Luncurkan BUS, Bank Jatim Ditegur Dewan

916

Keinginan PT Bank Jatim yang akan meluncurkan Bank Umum Syariah (BUS) pada Juni 2018 mendapat teguran dari Komisi C DPRD Jatim. Sebab sesuai aturan Perda, jika kebijakan BUMD terkait dengan anggaran APBD, harus dikonsultasikan lebih dahulu kepada Komisi C DPRD Jatim yang membidangi soal BUMD.

Itulah mengapa pada hearing antara Komisi C DPRD Jatim, PT Bank Jatim dan Biro Perekonomian, Senin (5/3) disepakati untuk membahas pendirian BUS akan digelar pertemuan lagi. Termasuk soal penyerahan Rencana Anggaran Kerja (RKA) yang dalam aturannya sebelum dilaksanakan Rapat Umum Pemegang Saham (RUPS).

Anggota Komisi C DPRD Jatim, Sri Subiati menegaskan jika selama ini terjadi miss communication antara Komisi C DPRD Jatim dengan Biro Perekonomian Pemprov Jatim, dimana laporan RKA selalu dilaporkan ke dewan setelah RUPS.

“Seharusnya RKA dilaporkan sebelum digelar RUPS. Dengan begitu dewan dapat ikut bersama-sama meningkatkan target dari BUMD yang ada. Ini karena ada sejumlah BUMD yang disuntik oleh APBD dengan nilai miliaran rupiah, tapi kenyataannya laba yang diberikan hanya jutaan rupiah. Sehingga kinerja BUMD yang ada tidaklah sehat,” tegas politisi asal Partai Demokrat, Senin (5/3).

Sementara, Ketua Komisi C DPRD Jatim, Anik Maslacha mengakui dari pertemuan dengan bagian Biro Perekonomian siap melakukan koordinasi dengan Komisi C DPRD Jatim. Termasuk terkait soal pendirian BUS yang diharapkan menjadi BUMD tersendiri dan tidak lagi menjadi anak perusahaan dari PT Bank Jatim.
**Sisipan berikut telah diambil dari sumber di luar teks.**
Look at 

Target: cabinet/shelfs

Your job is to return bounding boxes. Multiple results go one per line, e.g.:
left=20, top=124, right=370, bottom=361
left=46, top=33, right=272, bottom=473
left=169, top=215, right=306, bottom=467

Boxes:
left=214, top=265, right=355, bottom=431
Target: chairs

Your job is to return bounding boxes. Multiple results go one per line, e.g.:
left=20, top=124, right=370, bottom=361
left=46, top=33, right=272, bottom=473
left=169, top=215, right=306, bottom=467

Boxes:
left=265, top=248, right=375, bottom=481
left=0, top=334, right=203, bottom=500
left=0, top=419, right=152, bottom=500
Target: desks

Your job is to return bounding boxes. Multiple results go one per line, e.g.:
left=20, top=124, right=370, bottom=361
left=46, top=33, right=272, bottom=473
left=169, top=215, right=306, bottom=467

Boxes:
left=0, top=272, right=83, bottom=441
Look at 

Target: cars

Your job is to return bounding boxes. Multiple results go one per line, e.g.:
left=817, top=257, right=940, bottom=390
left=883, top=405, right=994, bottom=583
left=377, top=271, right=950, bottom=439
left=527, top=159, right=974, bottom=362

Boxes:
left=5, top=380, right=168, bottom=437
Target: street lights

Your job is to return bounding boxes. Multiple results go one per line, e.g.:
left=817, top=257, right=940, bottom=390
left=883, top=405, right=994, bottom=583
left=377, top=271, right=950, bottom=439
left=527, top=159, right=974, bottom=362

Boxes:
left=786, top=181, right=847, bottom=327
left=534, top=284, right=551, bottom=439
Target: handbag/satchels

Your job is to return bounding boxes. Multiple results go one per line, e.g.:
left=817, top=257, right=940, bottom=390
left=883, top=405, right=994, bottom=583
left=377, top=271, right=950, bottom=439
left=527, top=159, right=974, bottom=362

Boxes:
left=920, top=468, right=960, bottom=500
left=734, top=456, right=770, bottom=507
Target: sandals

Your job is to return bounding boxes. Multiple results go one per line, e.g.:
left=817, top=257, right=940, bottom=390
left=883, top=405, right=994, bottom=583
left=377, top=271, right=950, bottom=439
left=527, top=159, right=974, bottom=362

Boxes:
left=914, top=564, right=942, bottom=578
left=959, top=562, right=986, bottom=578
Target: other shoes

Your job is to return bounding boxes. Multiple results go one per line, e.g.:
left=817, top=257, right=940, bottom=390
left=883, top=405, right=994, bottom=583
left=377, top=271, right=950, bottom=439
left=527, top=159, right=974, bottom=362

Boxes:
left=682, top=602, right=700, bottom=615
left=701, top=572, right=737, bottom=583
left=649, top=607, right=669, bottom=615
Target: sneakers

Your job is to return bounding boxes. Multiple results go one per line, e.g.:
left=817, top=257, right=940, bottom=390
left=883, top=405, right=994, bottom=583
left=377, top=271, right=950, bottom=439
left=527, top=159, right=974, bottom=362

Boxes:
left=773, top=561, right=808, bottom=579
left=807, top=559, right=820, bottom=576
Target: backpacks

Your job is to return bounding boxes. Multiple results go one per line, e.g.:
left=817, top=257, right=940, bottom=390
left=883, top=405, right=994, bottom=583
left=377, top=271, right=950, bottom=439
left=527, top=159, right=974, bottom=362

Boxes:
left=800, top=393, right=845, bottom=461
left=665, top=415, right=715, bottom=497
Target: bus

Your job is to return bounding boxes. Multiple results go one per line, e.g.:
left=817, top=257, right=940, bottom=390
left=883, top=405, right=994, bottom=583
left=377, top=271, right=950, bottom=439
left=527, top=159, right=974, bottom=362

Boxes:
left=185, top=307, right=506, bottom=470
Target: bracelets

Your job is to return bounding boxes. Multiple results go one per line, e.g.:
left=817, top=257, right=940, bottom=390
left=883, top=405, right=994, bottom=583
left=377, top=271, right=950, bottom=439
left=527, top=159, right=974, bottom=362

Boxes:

“Untuk itu pada tanggal 12 Maret mendatang, PT Bank Jatim akan bertemu dengan Otoritas Jasa Keuangan (OJK) di Jakarta dalam rangka pendirian BUS setelah ditandatangani komitmen agreement. Selanjutnya Bank Jatim menunggu izin prinsip dari OJK,” tegas politisi asal PKB ini.

Jika ijin prinsip sudah ada, maka Komisi C dan Biro perekonomian akan menunggu pembahasan Perda terkait pendirian BUMD sebelum Perda Penyertaan modal kepada pendirian BUS. Selanjutnya akan disiapkan anggaran untuk menambahi dana disetor yang kurang sekitar Rp 500 miliar untuk menjadi buku dua yang syaratnya harus Rp 1 triliun.

“Terkait pendirian BUS, kami Komisi C sangat mendorong terealisasi BUMD tersebut. Tapi dengan syarat setelah ijin prinsip keluar kemudian ditambah dengan Perda BUMD dan penyertaan modal, setelah itu baru kita carikan tambahan angaran. Bisa dari Silpa atau suntikan dari beberapa kab/kota yang mengikutkan sahamnya ke BUS,” lanjutnya.